### [PROVIDED PASSAGE]
============

The true nexus of power that shapes our future as a nation was determined more by the policy makers in our banking and financial system, such as Treasury Secretary Henry Paulson and Fed Chairman Ben Bernanke. It was an amazing display to witness the absolute impotence of the two party candidates unable to grasp the situation at hand, or even to orchestrate a legitimate policy and solution to avert imminent disaster.

The economy has been struggling for years if you ask the average middle class working person, it just mattered what part of the economy you were living in to accurately determine the definition of a recession. However, market volatility and the risk of complete credit default and asset deterioration made even staunch Republicans consider voting for Obama in the end.

I don’t know about “Joe six pack,” but I’m willing to bet there are more average “Joe six-kegs” with beer guts that are willing to break from traditional voting patterns. I’m half-surprised there hasn’t been larger coverage on the movement of “rednecks for Obama.”

It’s nice to belong to and have a party affiliation of your choice, but if there is no underlying economy to support such ideology and rhetoric, red and blue states become meaningless, color blind demarcation lines on a geographical map.

While it is increasingly unlikely that McCain can pull off the upset, nothing is final until the last vote is counted, misprinted, deleted or tossed out with a hanging chad. I care less if one particular candidate wins or not over the other; I care more that the election is legitimate, transparent, verifiable, and capable of being fully audited to reflect the will of the people.

And if the unthinkable upset did occur then Intrade, the legal betting venue on the elections, will probably pay out better than the ponies or this week’s football over and under spreads.

============

### [Recorded data]
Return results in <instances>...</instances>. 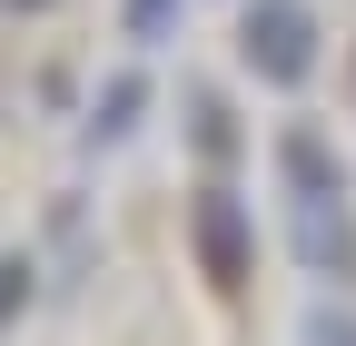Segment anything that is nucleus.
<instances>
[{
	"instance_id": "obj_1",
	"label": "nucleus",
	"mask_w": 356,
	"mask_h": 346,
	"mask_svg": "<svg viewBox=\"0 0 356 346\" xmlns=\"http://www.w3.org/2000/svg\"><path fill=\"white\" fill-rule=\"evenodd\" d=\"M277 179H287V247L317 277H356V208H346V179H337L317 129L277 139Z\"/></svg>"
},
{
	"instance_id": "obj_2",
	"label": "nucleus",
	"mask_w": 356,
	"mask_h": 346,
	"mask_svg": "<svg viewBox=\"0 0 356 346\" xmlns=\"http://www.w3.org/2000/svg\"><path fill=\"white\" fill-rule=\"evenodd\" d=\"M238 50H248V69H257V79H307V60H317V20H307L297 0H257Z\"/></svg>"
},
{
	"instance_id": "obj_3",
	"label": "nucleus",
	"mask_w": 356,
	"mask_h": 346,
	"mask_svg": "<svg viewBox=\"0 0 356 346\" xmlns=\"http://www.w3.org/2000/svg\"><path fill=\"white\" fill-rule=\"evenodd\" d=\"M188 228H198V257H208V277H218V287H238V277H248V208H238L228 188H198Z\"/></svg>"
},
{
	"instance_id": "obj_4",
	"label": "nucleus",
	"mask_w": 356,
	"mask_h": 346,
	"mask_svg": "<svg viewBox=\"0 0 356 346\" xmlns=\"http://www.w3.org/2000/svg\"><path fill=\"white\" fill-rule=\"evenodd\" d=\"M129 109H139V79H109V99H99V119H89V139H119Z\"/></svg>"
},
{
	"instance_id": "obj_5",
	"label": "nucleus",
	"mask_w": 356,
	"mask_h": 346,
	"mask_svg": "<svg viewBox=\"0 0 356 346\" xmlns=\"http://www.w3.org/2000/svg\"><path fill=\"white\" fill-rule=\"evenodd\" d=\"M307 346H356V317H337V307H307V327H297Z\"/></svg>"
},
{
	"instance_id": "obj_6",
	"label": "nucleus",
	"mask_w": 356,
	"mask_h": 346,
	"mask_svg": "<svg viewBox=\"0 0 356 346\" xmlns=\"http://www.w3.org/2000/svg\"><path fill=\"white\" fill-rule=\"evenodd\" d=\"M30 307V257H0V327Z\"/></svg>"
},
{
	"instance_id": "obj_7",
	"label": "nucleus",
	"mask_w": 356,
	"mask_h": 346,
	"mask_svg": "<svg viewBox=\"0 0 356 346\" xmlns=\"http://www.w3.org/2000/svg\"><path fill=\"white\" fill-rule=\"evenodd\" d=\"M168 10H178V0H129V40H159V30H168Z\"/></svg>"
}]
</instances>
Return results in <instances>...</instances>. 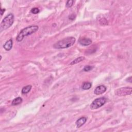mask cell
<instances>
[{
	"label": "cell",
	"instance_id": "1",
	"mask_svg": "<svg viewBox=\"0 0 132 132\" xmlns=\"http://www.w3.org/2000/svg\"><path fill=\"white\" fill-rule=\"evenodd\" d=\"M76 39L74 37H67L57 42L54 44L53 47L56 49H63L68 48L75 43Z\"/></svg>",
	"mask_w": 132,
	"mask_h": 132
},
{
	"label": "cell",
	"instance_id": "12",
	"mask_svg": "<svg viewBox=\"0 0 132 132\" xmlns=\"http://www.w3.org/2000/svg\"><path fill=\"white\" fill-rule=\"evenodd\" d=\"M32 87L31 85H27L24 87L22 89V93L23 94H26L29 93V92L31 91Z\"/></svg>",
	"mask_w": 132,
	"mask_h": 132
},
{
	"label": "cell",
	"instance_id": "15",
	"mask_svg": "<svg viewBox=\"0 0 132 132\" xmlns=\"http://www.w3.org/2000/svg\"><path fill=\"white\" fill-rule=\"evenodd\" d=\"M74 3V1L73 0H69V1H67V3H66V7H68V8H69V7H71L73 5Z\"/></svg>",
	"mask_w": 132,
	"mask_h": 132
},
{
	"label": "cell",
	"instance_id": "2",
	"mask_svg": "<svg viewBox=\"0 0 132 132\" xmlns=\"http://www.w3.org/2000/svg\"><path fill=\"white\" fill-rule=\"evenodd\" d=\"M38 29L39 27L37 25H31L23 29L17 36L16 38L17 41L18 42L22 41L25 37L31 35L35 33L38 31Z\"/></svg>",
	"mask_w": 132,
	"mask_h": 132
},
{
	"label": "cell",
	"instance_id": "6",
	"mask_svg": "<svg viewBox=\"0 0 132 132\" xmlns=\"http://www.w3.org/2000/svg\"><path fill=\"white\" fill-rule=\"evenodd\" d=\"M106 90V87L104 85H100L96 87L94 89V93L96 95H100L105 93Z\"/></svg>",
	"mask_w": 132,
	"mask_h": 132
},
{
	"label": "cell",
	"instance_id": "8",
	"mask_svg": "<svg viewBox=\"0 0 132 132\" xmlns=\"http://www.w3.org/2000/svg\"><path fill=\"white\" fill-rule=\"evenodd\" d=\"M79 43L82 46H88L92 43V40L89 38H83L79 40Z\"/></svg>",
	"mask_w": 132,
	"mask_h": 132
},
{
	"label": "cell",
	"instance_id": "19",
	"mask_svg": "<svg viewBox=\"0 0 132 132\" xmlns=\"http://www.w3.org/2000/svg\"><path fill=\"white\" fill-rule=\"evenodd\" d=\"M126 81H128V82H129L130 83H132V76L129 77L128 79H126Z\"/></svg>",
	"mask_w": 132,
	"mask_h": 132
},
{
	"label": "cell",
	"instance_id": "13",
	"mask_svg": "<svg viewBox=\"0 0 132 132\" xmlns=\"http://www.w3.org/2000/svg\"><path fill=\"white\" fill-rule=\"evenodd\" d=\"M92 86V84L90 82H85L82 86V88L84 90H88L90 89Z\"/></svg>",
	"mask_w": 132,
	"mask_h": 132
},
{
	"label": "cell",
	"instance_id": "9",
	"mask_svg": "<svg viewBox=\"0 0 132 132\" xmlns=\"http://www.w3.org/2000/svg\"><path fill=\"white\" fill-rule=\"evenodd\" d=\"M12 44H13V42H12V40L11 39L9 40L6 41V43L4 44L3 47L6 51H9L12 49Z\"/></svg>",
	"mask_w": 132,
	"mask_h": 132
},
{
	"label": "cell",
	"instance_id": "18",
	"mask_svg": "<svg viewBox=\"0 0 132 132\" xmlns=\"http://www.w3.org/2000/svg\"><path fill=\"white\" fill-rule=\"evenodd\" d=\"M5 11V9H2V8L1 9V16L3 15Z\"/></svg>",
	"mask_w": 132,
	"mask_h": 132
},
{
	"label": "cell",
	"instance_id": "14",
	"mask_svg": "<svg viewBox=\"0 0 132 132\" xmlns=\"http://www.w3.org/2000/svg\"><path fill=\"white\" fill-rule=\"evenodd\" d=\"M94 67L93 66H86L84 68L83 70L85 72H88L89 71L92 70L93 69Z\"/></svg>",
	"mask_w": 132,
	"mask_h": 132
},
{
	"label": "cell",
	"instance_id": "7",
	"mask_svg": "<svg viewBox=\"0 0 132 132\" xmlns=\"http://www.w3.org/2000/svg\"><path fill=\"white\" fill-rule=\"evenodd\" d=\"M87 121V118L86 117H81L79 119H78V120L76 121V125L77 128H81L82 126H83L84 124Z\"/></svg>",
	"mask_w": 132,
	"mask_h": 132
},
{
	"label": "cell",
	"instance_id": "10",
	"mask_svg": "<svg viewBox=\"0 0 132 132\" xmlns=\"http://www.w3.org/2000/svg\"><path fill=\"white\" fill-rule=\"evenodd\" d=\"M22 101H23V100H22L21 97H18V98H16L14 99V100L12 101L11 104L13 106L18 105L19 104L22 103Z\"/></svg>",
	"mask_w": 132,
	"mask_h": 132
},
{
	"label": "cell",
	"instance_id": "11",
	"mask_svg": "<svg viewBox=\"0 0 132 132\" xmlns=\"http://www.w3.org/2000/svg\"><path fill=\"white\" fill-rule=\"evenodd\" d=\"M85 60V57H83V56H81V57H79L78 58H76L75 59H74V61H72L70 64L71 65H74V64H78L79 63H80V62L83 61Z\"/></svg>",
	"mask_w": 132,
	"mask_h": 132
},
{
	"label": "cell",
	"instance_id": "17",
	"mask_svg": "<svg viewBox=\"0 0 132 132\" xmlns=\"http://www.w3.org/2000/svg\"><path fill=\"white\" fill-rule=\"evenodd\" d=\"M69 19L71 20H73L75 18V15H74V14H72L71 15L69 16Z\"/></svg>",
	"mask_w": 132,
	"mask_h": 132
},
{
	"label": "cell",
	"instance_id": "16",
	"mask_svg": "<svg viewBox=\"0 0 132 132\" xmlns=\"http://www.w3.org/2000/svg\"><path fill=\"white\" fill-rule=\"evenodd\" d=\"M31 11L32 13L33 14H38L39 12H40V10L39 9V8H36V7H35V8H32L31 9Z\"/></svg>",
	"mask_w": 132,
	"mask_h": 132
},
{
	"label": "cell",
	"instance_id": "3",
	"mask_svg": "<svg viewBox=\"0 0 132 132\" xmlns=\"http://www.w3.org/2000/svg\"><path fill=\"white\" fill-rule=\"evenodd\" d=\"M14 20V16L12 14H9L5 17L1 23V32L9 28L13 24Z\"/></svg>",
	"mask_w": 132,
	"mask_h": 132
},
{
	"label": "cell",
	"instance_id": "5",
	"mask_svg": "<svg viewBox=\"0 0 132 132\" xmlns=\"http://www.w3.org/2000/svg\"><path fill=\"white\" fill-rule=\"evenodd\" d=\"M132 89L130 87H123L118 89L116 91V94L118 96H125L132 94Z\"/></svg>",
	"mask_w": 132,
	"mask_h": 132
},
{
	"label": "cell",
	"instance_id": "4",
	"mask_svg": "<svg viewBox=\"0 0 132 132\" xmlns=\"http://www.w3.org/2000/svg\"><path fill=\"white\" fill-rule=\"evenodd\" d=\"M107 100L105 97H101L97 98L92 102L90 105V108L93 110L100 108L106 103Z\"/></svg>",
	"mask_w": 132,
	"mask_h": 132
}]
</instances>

============

### [THINGS TO DO]
1. Retype the part of the election commentary that opens with the words containing "It’s nice to" and closes with "and under spreads.".
2. According to the election commentary, why did even staunch Republicans consider voting for Obama in the end?
Use the election commentary alone.

### [TASK-BY-TASK SOLUTIONS]
1.
It’s nice to belong to and have a party affiliation of your choice, but if there is no underlying economy to support such ideology and rhetoric, red and blue states become meaningless, color blind demarcation lines on a geographical map.

While it is increasingly unlikely that McCain can pull off the upset, nothing is final until the last vote is counted, misprinted, deleted or tossed out with a hanging chad. I care less if one particular candidate wins or not over the other; I care more that the election is legitimate, transparent, verifiable, and capable of being fully audited to reflect the will of the people.

And if the unthinkable upset did occur then Intrade, the legal betting venue on the elections, will probably pay out better than the ponies or this week’s football over and under spreads.

2. Market volatility and the risk of complete credit default and asset deterioration made even staunch Republicans consider voting for Obama in the end.